Iris sits straight up, throwing her arms in the air. “My dad happened, is what.”

Ah. That makes total sense. Sometimes they have conversations and the outcome isn’t what Iris was looking for. My father is extremely overprotective but Whit Lancaster takes it to another level.

“I’m sorry,” I murmur, going to her and wrapping her up in a hug. “Did you guys get into a fight?”

“Not really. There’s no point in fighting with him. I’d never win. He’s so stubborn.” Iris presses her face against my old, faded T-shirt, rubbing it against the soft fabric, and I hope she’s not crying. That’s something she doesn’t really do.
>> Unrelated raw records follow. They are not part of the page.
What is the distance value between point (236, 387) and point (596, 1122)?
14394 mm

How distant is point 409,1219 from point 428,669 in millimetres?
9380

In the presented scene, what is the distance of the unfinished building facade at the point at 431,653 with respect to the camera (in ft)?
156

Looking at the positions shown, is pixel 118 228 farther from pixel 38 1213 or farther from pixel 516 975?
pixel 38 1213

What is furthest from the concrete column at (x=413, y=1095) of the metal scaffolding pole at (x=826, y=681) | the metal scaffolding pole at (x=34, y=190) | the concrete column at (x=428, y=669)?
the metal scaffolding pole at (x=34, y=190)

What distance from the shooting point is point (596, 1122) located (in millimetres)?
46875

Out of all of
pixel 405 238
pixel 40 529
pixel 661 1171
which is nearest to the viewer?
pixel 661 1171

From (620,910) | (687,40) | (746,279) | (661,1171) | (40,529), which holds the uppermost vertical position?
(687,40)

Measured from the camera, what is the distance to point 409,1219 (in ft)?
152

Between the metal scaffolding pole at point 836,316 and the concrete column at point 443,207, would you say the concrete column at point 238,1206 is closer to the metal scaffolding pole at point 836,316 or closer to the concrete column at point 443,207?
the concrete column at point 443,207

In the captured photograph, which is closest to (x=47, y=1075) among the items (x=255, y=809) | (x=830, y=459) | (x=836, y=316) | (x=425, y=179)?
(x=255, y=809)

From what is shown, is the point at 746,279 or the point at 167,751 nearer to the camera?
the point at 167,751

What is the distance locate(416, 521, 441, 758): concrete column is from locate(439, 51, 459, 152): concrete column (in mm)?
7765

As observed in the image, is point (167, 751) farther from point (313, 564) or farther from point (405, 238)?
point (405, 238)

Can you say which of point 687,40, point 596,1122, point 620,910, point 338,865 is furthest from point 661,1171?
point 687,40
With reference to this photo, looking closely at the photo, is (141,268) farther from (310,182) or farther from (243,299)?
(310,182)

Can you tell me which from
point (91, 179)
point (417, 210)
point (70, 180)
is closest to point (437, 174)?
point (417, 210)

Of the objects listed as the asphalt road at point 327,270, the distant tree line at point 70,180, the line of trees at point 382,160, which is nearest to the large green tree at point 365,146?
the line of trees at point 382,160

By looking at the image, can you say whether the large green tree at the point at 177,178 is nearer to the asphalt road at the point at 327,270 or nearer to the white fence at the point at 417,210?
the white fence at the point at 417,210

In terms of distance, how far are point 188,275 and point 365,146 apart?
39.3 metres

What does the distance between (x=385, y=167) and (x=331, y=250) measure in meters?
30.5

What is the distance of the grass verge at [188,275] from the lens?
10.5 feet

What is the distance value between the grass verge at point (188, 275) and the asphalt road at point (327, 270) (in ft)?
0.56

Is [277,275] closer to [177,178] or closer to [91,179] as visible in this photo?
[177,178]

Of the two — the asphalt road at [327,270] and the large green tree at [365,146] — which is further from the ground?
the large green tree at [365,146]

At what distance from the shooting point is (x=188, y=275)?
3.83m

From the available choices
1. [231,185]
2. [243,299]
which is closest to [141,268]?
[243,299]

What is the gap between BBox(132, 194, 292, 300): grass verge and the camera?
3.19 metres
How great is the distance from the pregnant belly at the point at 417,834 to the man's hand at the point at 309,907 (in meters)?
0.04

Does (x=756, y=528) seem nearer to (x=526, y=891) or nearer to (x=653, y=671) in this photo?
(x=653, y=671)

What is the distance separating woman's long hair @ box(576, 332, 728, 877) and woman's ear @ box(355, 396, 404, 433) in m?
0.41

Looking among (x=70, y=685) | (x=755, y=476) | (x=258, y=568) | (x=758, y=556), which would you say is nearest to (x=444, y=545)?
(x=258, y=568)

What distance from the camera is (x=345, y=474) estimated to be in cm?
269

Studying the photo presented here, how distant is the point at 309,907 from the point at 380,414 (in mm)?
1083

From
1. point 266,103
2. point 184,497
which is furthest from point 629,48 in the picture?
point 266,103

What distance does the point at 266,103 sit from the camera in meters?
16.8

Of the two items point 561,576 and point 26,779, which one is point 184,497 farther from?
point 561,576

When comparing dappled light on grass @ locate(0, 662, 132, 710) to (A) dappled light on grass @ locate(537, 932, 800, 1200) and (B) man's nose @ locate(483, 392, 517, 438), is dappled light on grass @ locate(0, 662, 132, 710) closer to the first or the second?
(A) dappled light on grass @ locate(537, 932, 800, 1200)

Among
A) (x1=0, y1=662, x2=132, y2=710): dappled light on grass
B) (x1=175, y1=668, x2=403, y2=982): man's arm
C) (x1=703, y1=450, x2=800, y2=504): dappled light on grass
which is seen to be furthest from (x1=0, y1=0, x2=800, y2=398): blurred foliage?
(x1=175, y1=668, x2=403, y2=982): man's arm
“What did you talk about?”

“I told him I wanted to go to Europe over winter break, and he said absolutely not.” She sniffs but still doesn’t lift her head. “He’s such a jerk.”

“What do you mean, go to Europe over winter break? I didn’t know you were planning this.”

“I didn’t either. I just threw it at him to see how he’d react. I don’t know what possessed me to come up with such an idea, but I thought it sounded fun.” Her tone is glum. “He responded just like I thought he might.”

“Who were you going with on this European trip?” I sound vaguely jealous because I am kind of jealous. She’s never mentioned any European plans to me and I feel left out.